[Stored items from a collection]
<<<<

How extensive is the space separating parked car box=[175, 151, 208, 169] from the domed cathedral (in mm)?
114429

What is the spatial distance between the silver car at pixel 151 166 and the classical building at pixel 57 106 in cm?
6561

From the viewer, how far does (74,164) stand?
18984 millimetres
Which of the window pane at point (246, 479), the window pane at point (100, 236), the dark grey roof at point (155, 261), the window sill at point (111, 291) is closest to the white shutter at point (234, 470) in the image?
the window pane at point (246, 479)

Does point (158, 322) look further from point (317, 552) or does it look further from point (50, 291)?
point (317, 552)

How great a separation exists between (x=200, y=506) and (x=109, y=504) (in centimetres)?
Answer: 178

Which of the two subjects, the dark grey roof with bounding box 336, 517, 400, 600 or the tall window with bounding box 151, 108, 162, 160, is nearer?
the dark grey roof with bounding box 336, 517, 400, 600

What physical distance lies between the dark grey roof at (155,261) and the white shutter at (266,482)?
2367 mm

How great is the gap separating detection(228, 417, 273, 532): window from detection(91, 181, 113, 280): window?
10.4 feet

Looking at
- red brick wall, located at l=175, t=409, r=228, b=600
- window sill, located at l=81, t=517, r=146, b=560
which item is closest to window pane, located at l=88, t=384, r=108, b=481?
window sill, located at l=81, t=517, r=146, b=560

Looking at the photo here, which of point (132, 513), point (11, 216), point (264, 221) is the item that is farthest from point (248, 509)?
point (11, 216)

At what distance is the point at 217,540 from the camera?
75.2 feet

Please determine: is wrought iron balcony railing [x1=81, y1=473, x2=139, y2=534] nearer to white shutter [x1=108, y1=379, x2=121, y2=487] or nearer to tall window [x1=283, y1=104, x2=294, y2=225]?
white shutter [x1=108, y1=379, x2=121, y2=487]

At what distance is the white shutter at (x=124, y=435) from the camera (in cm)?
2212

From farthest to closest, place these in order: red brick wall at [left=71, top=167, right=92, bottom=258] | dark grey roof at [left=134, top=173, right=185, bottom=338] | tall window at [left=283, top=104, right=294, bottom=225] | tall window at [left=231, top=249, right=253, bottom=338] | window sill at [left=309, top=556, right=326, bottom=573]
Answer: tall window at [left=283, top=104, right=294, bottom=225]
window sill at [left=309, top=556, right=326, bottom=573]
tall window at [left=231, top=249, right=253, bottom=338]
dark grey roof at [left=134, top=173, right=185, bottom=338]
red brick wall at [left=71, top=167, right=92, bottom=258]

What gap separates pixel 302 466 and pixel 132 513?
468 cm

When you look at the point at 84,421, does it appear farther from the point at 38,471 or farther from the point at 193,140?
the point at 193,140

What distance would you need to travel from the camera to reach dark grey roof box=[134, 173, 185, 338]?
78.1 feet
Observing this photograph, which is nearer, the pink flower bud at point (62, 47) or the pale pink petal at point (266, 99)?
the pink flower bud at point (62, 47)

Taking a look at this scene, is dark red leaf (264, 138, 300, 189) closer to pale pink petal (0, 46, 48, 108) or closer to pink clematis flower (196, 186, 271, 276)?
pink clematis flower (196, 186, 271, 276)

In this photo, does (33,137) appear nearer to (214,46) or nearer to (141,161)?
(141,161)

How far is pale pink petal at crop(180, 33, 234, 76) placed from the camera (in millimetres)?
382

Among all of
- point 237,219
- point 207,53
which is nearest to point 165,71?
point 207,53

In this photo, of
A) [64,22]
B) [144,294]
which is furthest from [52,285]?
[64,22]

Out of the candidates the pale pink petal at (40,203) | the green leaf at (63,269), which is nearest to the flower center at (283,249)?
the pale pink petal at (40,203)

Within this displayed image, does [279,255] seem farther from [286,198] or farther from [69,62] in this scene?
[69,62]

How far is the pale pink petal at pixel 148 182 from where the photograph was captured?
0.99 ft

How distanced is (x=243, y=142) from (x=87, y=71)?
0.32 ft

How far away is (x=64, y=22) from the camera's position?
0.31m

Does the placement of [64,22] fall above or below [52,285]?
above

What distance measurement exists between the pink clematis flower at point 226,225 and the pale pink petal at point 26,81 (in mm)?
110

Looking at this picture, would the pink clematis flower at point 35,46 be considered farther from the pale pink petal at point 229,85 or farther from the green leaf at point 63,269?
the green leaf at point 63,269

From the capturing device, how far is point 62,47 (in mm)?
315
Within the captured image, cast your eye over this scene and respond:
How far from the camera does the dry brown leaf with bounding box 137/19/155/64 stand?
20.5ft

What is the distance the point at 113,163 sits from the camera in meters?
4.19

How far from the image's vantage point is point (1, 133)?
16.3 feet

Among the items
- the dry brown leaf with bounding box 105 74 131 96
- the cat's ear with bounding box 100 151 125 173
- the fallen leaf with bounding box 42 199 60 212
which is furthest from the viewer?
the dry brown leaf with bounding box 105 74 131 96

>>>>

Type out the whole listing above again, exactly as it stands.

-- CORRECT RESPONSE --
How extensive is the space separating parked car box=[175, 151, 208, 169] from the domed cathedral (in mm)?
114429

What is the spatial distance between the silver car at pixel 151 166 and the classical building at pixel 57 106 in cm?
6561

From the viewer, how far does (74,164) stand?
18984 millimetres
Which of the window pane at point (246, 479), the window pane at point (100, 236), the dark grey roof at point (155, 261), the window sill at point (111, 291) is closest to the white shutter at point (234, 470) in the image?
the window pane at point (246, 479)

Does point (158, 322) look further from point (317, 552) or does it look further from point (50, 291)?
point (317, 552)

How great a separation exists between (x=200, y=506) and (x=109, y=504) (in centimetres)?
Answer: 178

Which of the two subjects, the dark grey roof with bounding box 336, 517, 400, 600 or the tall window with bounding box 151, 108, 162, 160, is nearer?
the dark grey roof with bounding box 336, 517, 400, 600

What physical distance lies between the dark grey roof at (155,261) and the white shutter at (266,482)?
2367 mm

How great is the gap separating detection(228, 417, 273, 532): window from detection(91, 181, 113, 280): window?
10.4 feet

Looking at
- red brick wall, located at l=175, t=409, r=228, b=600
- window sill, located at l=81, t=517, r=146, b=560
which item is closest to window pane, located at l=88, t=384, r=108, b=481?
window sill, located at l=81, t=517, r=146, b=560

Looking at the photo here, which of point (132, 513), point (11, 216), point (264, 221) is the item that is farthest from point (248, 509)?
point (11, 216)

At what distance is the point at 217,540 from the camera?
75.2 feet

Please determine: is wrought iron balcony railing [x1=81, y1=473, x2=139, y2=534] nearer to white shutter [x1=108, y1=379, x2=121, y2=487] or nearer to tall window [x1=283, y1=104, x2=294, y2=225]?
white shutter [x1=108, y1=379, x2=121, y2=487]

At what distance is the white shutter at (x=124, y=435) from the camera (in cm)?
2212

From farthest to closest, place these in order: red brick wall at [left=71, top=167, right=92, bottom=258] | dark grey roof at [left=134, top=173, right=185, bottom=338] | tall window at [left=283, top=104, right=294, bottom=225] | tall window at [left=231, top=249, right=253, bottom=338] | window sill at [left=309, top=556, right=326, bottom=573]
Answer: tall window at [left=283, top=104, right=294, bottom=225]
window sill at [left=309, top=556, right=326, bottom=573]
tall window at [left=231, top=249, right=253, bottom=338]
dark grey roof at [left=134, top=173, right=185, bottom=338]
red brick wall at [left=71, top=167, right=92, bottom=258]

What gap separates pixel 302 466 and pixel 132 513?
468 cm

When you look at the point at 84,421, does it appear farther from the point at 38,471 or farther from the point at 193,140?
the point at 193,140

What distance would you need to travel from the camera to reach dark grey roof box=[134, 173, 185, 338]?
78.1 feet
Observing this photograph, which is nearer, the pink flower bud at point (62, 47) or the pale pink petal at point (266, 99)?
the pink flower bud at point (62, 47)

Taking a look at this scene, is dark red leaf (264, 138, 300, 189) closer to pale pink petal (0, 46, 48, 108) or closer to pink clematis flower (196, 186, 271, 276)?
pink clematis flower (196, 186, 271, 276)

In this photo, does (33,137) appear nearer to (214,46) or nearer to (141,161)?
(141,161)

How far is pale pink petal at crop(180, 33, 234, 76) placed from the camera (in millimetres)?
382

Among all of
- point 237,219
- point 207,53
which is nearest to point 165,71?
point 207,53

In this photo, of
A) [64,22]
B) [144,294]
which is furthest from [52,285]?
[64,22]

Out of the candidates the pale pink petal at (40,203) | the green leaf at (63,269), which is nearest to the flower center at (283,249)?
the pale pink petal at (40,203)

Within this displayed image, does [279,255] seem farther from [286,198] or farther from [69,62] in this scene?
[69,62]

How far is the pale pink petal at pixel 148 182 from where the photograph was captured?
0.99 ft

How distanced is (x=243, y=142) from (x=87, y=71)?
0.32 ft

How far away is (x=64, y=22) from the camera's position?
0.31m

Does the placement of [64,22] fall above or below [52,285]?
above

What distance measurement exists between the pink clematis flower at point 226,225 and the pale pink petal at point 26,81 (in mm)?
110

Looking at this picture, would the pink clematis flower at point 35,46 be considered farther from the pale pink petal at point 229,85 or farther from the green leaf at point 63,269?
the green leaf at point 63,269

From the capturing device, how far is point 62,47 (in mm)?
315
Within the captured image, cast your eye over this scene and respond:
How far from the camera does the dry brown leaf with bounding box 137/19/155/64 stand?
20.5ft

What is the distance the point at 113,163 sits from the camera in meters?
4.19

How far from the image's vantage point is point (1, 133)?
16.3 feet

Among the items
- the dry brown leaf with bounding box 105 74 131 96
- the cat's ear with bounding box 100 151 125 173
- the fallen leaf with bounding box 42 199 60 212
which is furthest from the viewer?
the dry brown leaf with bounding box 105 74 131 96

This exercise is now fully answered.